O Brasil, que em 2023 se tornou o maior exportador de milho do mundo, superando os Estados Unidos, pode ver essa posição de liderança mudar em 2024. O feito aconteceu apenas duas vezes na história, a primeira em 2013 e a segunda, no ano passado. Em 2023, o Brasil registrou um volume recorde de exportações, alcançando mais de 55 milhões de toneladas de milho, um feito histórico.

Esse desempenho foi impulsionado por uma safra excepcional, um aumento na demanda externa e a competitividade do milho brasileiro. Contudo, o cenário para 2024 parece menos promissor. As projeções indicam uma queda significativa nas exportações brasileiras de milho, devido a uma série de fatores adversos, incluindo redução na produção e o fortalecimento da concorrência internacional. “A expectativa para 2024 é que o Brasil exporte entre 35 a 38 milhões de toneladas de milho, uma queda substancial em comparação ao ano anterior. A combinação de uma menor produção doméstica e a recuperação da produção nos Estados Unidos, somada ao retorno de grandes exportadores como Argentina e Ucrânia, estão reduzindo nossa competitividade no mercado internacional,” afirma o country manager da Biond Agro, Enrico Manzi.

Fatores de redução na exportação brasileira

Antes de analisarmos os fatores de queda em 2024, é necessário fazer um retrospecto da liderança brasileira em 2023. A safra recorde de milho no Brasil, que ultrapassou 130 milhões de toneladas segundo a Conab, foi um reflexo direto da combinação de clima favorável e técnicas agrícolas aprimoradas.

Esse desempenho excepcional ocorreu em um cenário de crescente demanda global, especialmente de mercados como China e União Europeia. Adicionalmente, problemas na produção de milho nos EUA, devido a condições climáticas adversas e redirecionamento para biocombustíveis, posicionaram o Brasil como líder nas exportações do grão no ano em questão.
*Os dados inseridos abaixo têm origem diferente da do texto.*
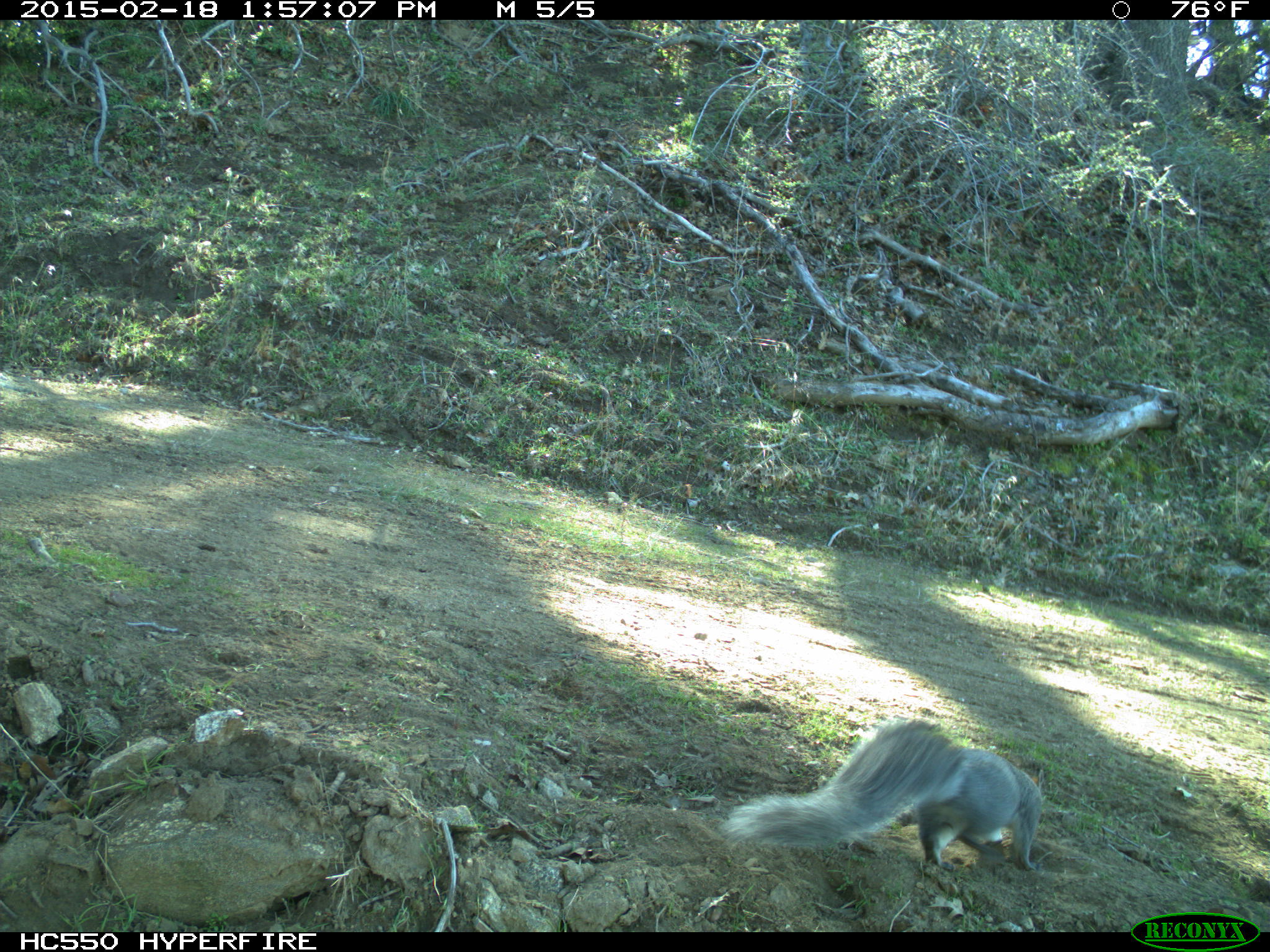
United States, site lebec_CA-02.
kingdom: Animalia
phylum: Chordata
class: Mammalia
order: Rodentia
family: Sciuridae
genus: Sciurus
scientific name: Sciurus carolinensis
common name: eastern gray squirrel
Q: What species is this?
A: Sciurus carolinensis (eastern gray squirrel).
Já para 2024, o cenário em relação às exportações de milho devem se comportar de forma diferente:

  • Redução da produção: As previsões indicam que a produção de milho no Brasil será menor em 2024. Condições climáticas desfavoráveis, aliadas a uma possível redução na área plantada, podem reduzir a produção para cerca de 115 milhões de toneladas, segundo estimativas da Conab.
  • Recuperação da Produção nos EUA: Espera-se que os Estados Unidos recuperem sua produção de milho em 2024, com previsões de uma safra abundante devido à melhoria das condições climáticas e ao aumento na área plantada. Segundo último número divulgado pelo USDA, cerca de 385 milhões de toneladas podem ser colhidas por lá. Isso pode reduzir a competitividade do nosso milho
  • Competição Internacional: Outros grandes exportadores de milho, como Argentina e Ucrânia, que enfrentaram dificuldades em 2023, devem voltar ao mercado com força em 2024, aumentando a concorrência e pressionando os volumes exportados pelo Brasil.
  • Menor Demanda Global: Uma possível desaceleração econômica global pode reduzir a demanda por commodities agrícolas, incluindo o milho. A economia global enfrenta incertezas, com previsões de menor crescimento em grandes economias como China e União Europeia.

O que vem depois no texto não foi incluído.